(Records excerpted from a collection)
↓

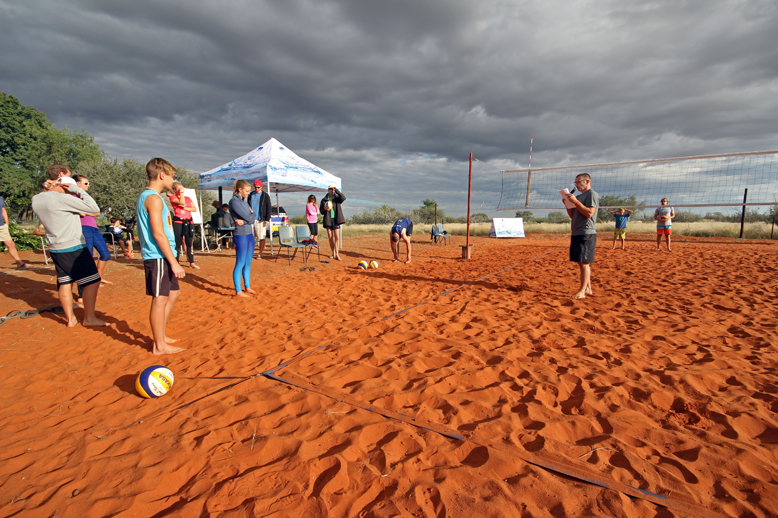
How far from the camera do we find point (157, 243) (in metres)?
2.91

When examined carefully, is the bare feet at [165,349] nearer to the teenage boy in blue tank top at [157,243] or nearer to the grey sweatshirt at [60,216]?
the teenage boy in blue tank top at [157,243]

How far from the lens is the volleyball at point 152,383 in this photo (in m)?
2.48

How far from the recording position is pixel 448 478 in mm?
1620

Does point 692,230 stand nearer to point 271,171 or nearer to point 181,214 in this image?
point 271,171

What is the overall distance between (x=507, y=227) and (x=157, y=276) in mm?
17352

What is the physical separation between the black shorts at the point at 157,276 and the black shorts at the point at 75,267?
143 cm

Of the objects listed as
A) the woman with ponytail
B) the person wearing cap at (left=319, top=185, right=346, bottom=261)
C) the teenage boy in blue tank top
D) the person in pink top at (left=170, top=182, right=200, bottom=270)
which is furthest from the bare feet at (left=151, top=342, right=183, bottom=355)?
the person wearing cap at (left=319, top=185, right=346, bottom=261)

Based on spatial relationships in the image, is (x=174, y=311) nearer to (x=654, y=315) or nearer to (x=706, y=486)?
(x=706, y=486)

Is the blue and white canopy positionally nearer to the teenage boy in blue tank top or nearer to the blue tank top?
the teenage boy in blue tank top

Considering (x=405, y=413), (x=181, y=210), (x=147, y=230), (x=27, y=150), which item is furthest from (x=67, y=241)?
(x=27, y=150)

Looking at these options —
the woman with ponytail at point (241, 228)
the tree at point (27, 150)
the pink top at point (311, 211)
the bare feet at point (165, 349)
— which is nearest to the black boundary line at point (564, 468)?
the bare feet at point (165, 349)

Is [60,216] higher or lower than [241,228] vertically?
higher

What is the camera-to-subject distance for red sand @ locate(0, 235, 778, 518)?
155 centimetres

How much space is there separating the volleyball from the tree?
3095 cm
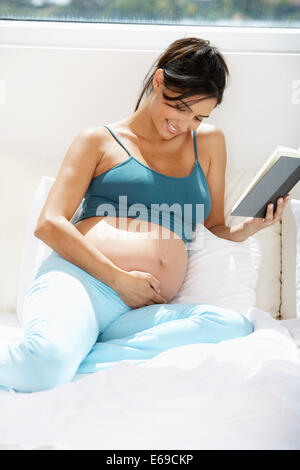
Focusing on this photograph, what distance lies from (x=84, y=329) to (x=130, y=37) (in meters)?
1.16

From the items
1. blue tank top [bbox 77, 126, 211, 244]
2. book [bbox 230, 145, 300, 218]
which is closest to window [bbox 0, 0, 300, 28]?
blue tank top [bbox 77, 126, 211, 244]

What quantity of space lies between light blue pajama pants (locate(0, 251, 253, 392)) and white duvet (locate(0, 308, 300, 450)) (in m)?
0.05

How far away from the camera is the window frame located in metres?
1.93

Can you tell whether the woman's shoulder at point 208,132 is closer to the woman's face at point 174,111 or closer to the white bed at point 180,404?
the woman's face at point 174,111

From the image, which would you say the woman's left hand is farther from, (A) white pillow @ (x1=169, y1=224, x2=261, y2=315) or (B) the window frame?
(B) the window frame

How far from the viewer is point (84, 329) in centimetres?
124

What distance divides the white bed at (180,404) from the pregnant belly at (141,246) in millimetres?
266

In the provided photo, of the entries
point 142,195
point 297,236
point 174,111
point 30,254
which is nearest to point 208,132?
point 174,111

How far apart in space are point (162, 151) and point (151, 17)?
69 cm

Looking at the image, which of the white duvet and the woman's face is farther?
the woman's face

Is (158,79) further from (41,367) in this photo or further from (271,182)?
(41,367)

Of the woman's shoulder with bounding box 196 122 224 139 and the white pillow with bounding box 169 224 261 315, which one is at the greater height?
the woman's shoulder with bounding box 196 122 224 139

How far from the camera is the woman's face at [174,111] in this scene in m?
1.46

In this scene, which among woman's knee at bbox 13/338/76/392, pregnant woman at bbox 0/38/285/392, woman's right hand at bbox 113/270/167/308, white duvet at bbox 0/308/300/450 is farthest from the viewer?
woman's right hand at bbox 113/270/167/308
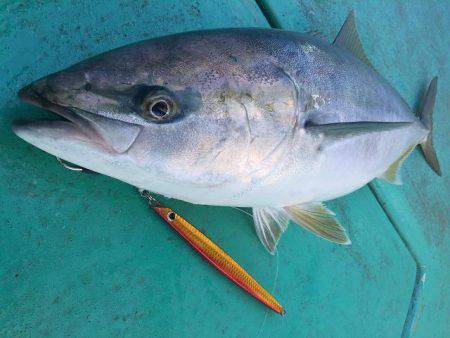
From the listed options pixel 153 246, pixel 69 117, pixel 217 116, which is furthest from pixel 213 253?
pixel 69 117

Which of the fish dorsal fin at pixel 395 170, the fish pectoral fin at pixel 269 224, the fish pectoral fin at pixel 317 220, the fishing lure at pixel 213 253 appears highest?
the fish dorsal fin at pixel 395 170

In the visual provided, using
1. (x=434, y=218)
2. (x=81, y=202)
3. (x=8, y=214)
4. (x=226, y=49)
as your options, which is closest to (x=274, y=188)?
(x=226, y=49)

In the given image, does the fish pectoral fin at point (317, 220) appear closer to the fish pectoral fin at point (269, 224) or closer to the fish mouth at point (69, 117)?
the fish pectoral fin at point (269, 224)

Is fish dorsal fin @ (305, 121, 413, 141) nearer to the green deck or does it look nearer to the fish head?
the fish head

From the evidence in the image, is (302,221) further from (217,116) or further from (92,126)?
(92,126)

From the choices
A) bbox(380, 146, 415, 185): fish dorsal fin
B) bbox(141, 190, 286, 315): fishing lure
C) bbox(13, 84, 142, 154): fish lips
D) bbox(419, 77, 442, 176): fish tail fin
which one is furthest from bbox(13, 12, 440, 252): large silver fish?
bbox(419, 77, 442, 176): fish tail fin

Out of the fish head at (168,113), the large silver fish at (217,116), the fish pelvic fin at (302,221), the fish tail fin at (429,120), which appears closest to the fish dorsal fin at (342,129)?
the large silver fish at (217,116)

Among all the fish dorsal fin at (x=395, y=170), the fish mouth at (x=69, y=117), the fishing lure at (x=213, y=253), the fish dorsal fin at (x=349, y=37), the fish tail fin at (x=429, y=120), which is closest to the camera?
the fish mouth at (x=69, y=117)

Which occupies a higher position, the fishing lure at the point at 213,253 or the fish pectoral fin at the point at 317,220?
the fish pectoral fin at the point at 317,220
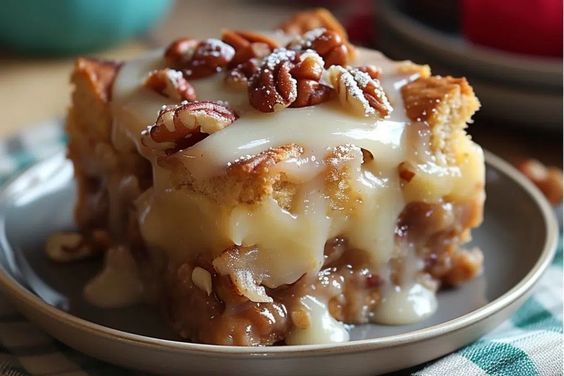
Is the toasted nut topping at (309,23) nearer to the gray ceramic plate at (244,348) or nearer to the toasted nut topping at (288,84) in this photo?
the toasted nut topping at (288,84)

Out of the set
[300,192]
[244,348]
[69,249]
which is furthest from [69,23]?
[244,348]

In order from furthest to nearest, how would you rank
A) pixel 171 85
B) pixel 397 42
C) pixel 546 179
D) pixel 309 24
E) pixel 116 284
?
pixel 397 42
pixel 546 179
pixel 309 24
pixel 116 284
pixel 171 85

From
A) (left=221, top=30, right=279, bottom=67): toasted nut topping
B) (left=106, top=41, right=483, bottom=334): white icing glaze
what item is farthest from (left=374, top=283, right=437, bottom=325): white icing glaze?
(left=221, top=30, right=279, bottom=67): toasted nut topping

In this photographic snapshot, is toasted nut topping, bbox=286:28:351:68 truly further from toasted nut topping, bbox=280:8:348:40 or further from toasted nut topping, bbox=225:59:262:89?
toasted nut topping, bbox=280:8:348:40

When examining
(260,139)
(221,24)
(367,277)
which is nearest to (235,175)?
(260,139)

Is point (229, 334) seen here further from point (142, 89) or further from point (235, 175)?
point (142, 89)

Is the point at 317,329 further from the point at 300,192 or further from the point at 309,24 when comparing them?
the point at 309,24
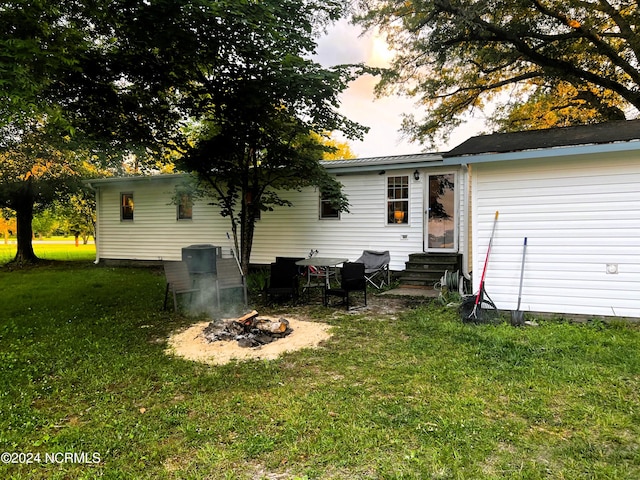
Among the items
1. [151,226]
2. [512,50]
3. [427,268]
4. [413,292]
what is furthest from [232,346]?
[512,50]

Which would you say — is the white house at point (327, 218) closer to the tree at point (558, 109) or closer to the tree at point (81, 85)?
the tree at point (81, 85)

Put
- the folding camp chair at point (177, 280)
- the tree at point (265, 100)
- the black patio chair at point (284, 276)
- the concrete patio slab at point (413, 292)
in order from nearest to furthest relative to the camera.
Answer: the tree at point (265, 100) → the folding camp chair at point (177, 280) → the black patio chair at point (284, 276) → the concrete patio slab at point (413, 292)

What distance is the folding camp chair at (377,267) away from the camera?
341 inches

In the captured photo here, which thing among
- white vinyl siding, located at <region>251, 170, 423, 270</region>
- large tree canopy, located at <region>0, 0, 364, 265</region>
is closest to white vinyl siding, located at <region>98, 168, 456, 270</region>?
white vinyl siding, located at <region>251, 170, 423, 270</region>

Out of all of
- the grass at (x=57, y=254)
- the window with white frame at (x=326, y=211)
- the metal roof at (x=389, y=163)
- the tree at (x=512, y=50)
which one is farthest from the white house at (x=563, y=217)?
the grass at (x=57, y=254)

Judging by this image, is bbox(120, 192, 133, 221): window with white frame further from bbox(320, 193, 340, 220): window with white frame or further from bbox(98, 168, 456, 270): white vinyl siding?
bbox(320, 193, 340, 220): window with white frame

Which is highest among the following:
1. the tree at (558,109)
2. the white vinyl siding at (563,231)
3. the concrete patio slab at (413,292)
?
the tree at (558,109)

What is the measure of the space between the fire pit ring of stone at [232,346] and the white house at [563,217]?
292 cm

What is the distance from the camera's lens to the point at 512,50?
1141 centimetres

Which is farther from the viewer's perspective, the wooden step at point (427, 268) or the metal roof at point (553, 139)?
the wooden step at point (427, 268)

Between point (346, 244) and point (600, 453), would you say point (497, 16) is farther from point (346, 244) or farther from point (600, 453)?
point (600, 453)

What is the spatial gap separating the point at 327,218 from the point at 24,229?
11.9m

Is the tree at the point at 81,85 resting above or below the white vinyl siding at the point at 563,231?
above

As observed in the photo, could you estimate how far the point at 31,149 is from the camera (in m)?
11.7
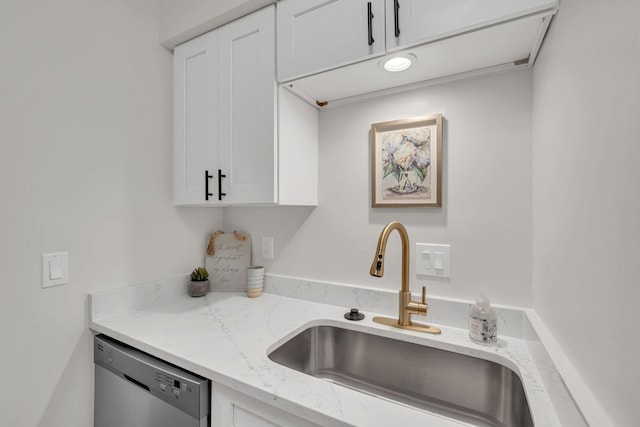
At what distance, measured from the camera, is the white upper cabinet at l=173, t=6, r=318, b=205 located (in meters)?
1.15

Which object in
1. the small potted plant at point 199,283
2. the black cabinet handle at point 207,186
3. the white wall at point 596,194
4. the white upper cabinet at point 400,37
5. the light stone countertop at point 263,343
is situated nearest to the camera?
the white wall at point 596,194

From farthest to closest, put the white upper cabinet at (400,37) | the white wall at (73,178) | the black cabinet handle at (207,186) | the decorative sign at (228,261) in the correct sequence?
the decorative sign at (228,261) → the black cabinet handle at (207,186) → the white wall at (73,178) → the white upper cabinet at (400,37)

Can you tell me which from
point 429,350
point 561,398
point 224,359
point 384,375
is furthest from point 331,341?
point 561,398

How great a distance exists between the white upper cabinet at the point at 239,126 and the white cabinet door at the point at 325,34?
7 cm

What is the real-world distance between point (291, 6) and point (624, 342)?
129 cm

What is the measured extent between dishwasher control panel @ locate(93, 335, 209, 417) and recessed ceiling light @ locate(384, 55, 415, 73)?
116cm

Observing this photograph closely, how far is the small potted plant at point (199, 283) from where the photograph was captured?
1.50m

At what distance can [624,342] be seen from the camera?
0.44 meters

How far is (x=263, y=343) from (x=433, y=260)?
0.70 meters

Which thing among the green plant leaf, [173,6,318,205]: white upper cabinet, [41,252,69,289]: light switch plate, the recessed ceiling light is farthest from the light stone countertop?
the recessed ceiling light

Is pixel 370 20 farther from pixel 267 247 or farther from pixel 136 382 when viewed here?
pixel 136 382

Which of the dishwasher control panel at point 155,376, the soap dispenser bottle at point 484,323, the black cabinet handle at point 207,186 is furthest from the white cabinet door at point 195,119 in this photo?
the soap dispenser bottle at point 484,323

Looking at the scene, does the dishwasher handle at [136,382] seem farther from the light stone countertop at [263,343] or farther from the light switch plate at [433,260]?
the light switch plate at [433,260]

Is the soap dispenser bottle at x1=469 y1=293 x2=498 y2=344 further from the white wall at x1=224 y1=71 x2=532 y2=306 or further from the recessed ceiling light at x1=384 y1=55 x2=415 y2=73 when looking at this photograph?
the recessed ceiling light at x1=384 y1=55 x2=415 y2=73
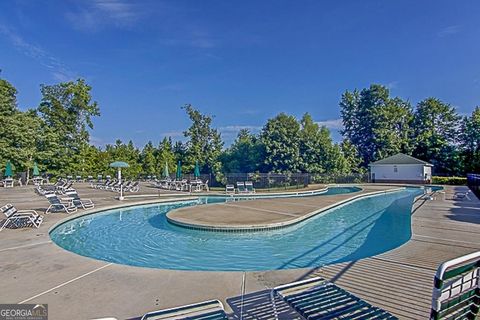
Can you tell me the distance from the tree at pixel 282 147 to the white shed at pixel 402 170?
39.4 ft

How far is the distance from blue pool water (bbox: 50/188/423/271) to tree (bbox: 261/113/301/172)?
1533 centimetres

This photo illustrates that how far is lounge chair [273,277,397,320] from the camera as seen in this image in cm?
232

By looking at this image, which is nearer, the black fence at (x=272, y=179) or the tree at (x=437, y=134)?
the black fence at (x=272, y=179)

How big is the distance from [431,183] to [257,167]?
18.0 m

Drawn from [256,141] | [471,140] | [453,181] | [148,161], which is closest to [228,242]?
[256,141]

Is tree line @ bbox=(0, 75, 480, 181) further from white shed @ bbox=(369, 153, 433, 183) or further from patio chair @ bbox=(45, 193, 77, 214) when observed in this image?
patio chair @ bbox=(45, 193, 77, 214)

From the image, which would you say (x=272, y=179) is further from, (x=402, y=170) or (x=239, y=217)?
(x=402, y=170)

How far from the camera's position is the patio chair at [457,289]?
1.85 meters

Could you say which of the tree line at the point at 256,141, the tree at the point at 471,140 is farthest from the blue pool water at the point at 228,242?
the tree at the point at 471,140

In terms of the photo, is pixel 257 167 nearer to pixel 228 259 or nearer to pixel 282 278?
pixel 228 259

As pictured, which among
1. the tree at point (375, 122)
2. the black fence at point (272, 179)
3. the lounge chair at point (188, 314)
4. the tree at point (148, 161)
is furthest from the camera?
the tree at point (375, 122)

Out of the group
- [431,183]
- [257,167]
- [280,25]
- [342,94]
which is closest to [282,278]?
[280,25]

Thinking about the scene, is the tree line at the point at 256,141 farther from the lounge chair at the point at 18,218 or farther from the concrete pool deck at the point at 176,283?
the concrete pool deck at the point at 176,283

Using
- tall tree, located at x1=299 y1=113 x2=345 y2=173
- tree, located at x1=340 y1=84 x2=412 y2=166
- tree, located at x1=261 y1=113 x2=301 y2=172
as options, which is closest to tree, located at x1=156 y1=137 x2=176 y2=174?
tree, located at x1=261 y1=113 x2=301 y2=172
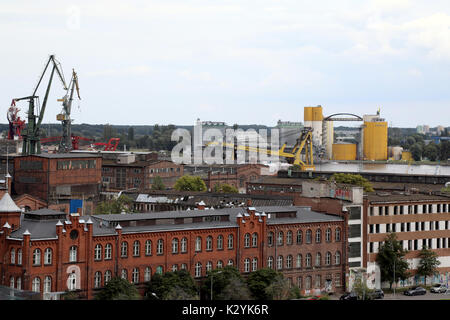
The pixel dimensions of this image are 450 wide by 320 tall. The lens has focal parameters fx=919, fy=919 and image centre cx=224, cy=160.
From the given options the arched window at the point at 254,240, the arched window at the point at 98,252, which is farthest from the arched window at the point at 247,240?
the arched window at the point at 98,252

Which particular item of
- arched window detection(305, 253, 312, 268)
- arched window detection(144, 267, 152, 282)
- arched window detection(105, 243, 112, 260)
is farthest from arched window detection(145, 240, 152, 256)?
arched window detection(305, 253, 312, 268)

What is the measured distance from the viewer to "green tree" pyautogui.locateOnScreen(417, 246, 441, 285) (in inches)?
3831

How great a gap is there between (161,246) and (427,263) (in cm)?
3306

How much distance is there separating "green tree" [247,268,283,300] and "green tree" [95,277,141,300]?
10.9m

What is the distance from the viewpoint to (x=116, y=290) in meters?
73.1

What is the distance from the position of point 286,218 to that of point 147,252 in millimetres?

↑

Repeat word for word each line from the one with "The pixel dimensions" to the end of the records above, inclusive.

The pixel dimensions of this image are 450 wide by 320 tall. The lens has focal parameters fx=919, fy=919 and image centre cx=224, cy=160.
From the given options the arched window at the point at 254,240, the arched window at the point at 98,252, which is farthest from the arched window at the point at 247,240?
the arched window at the point at 98,252

Which particular item of
- arched window detection(305, 253, 312, 268)
- arched window detection(144, 267, 152, 282)
- arched window detection(105, 243, 112, 260)
is farthest from arched window detection(145, 240, 152, 256)?
arched window detection(305, 253, 312, 268)

What is the measured distance from the viewer to "green tree" pyautogui.locateOnScreen(417, 246, 441, 285) (in inches)?
3831

How great a gap is there between (161,246) and (427,263) (in cm)?
3306

How much distance is there separating "green tree" [247,268,283,300] and "green tree" [95,277,141,300]?
10.9m

What is the distance from the viewpoint to (x=116, y=290) in meters?
73.1

What is the distance from the position of point 286,218 to that of point 147,252 in millimetres?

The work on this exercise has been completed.